Study links high number of copies of chromosomal region to chemotherapeutic drug resistance

Researchers at the Bellvitge Biomedical Research Institute (IDIBELL), with the participation of collaborators from the Baylor College of Medicine (Houston) and the University Institute of Oncology of Asturias (IUOPA), publish today in Cancer Research a study where they relate the high number of copies of a chromosomal region with the appearance of resistance to a chemotherapeutic drug. The research was led by Dr. Eva González-Suárez, head of the Transformation and Metastasis group at IDIBELL.

Nowadays, chemotherapy, despite its side effects, remains the most efficient treatment to fight cancer. One of the most widespread drugs in chemotherapy, and which has been the subject of this study is docetaxel, a chemical compound that acts on tumor cells preventing their proper division. The research project has focused on the most aggressive subtype of breast cancer: the triple negative breast cancer (TNBC). This subgroup is characterized by being quite heterogeneous (reason why there are no targeted therapies to combat it) and it is usually associated with poor prognosis. Despite promising initial responses to chemotherapy, resistance to the drug often develops during the treatment. One of the challenges that oncologists face is the selection of the chemotherapy drug that will benefit patients with triple-negative breast cancer. This selection is made in most cases arbitrarily.

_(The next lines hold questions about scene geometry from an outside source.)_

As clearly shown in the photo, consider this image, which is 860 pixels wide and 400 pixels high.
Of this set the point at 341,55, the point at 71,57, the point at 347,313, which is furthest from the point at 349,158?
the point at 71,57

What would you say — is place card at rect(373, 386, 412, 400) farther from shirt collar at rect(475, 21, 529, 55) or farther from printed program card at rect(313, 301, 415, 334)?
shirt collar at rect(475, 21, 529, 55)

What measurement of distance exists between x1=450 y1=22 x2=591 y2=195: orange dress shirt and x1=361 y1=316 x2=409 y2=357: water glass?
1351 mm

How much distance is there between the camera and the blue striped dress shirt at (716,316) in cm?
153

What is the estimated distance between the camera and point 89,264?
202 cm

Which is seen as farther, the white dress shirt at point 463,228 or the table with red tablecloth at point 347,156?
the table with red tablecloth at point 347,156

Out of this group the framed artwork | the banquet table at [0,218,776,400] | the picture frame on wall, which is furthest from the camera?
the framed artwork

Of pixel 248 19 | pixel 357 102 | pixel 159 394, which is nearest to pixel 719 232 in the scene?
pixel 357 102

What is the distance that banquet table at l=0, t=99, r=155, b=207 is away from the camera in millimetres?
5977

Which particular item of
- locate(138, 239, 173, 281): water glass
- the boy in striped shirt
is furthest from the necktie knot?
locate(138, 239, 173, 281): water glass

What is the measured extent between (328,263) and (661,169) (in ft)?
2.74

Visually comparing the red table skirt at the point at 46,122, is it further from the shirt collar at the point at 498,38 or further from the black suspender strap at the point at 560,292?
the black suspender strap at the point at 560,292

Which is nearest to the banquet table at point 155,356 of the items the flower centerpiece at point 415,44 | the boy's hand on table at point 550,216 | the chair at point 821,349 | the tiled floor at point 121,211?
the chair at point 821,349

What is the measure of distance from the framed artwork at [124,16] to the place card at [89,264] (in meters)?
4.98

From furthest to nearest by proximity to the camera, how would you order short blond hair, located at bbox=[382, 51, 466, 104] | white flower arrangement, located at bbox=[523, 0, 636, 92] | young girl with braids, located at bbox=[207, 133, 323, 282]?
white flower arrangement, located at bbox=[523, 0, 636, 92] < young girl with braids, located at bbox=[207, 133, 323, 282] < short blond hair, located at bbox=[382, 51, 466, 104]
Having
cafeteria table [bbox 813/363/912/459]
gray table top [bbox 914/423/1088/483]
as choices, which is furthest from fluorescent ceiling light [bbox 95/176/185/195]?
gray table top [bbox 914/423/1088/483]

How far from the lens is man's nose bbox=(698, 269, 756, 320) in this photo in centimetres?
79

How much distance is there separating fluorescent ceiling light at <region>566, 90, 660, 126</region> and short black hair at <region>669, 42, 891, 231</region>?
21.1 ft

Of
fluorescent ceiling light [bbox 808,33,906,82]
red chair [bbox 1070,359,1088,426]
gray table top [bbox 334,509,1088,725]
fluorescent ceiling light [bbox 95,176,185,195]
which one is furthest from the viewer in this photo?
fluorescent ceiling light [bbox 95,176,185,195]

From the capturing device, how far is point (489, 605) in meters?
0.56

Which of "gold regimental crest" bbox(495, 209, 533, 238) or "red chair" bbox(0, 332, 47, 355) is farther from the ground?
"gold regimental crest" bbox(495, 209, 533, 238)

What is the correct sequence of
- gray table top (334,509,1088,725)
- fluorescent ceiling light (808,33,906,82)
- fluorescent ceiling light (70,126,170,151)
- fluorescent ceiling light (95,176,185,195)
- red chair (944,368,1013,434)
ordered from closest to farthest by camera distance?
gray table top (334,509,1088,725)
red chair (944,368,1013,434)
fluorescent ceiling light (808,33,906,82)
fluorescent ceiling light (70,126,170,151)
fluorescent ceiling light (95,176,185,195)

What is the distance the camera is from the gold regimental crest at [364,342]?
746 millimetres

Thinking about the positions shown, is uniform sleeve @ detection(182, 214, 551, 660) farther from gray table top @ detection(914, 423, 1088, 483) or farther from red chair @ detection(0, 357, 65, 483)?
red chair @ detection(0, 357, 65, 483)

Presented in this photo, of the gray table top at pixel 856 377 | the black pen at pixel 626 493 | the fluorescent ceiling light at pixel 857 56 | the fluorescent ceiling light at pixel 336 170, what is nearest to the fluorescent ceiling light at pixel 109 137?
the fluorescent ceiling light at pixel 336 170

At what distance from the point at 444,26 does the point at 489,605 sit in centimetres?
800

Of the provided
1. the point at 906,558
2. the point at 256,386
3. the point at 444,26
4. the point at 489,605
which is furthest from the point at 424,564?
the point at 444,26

To carry out this study, scientists have worked with patient derived xenografts (PDXs). These PDXs are animal models (mice) in which tumor cells from the patient have been implanted, so that the tumor sample is much more representative than a conventional cell culture. These models can be used to test the efficiency of drugs as well as to study the processes of emergence of chemoresistance that is, to understand how tumor cells become unresponsive to treatments.

Analyzing the effect of docetaxel in triple negative breast cancer in PDXs, researchers have observed that as in patients, resistance to docetaxel emerges during treatment and have compared the genome of matched tumors sensitive to docetaxel and their counterparts that developed resistance upon continuous drug exposure. They have identified an increase in the number of copies of a region of chromosome 12, called chr12p, in tumors resistant to docetaxel and even after short treatments with docetaxel. These results imply that a subpopulation of tumor cells resistant to docetaxel is present in the tumors and survive the drug, unlike the others that die during treatment.

In addition, researchers have discovered that this subpopulation with multiple copies of chr12p resistant to docetaxel is very vulnerable to treatment with another chemotherapeutic drug, carboplatin, which is why Dr. González-Suárez proposes "applying a sequential treatment that combines first docetaxel and then carboplatin, instead of using both drugs individually or simultaneously as it is currently done. "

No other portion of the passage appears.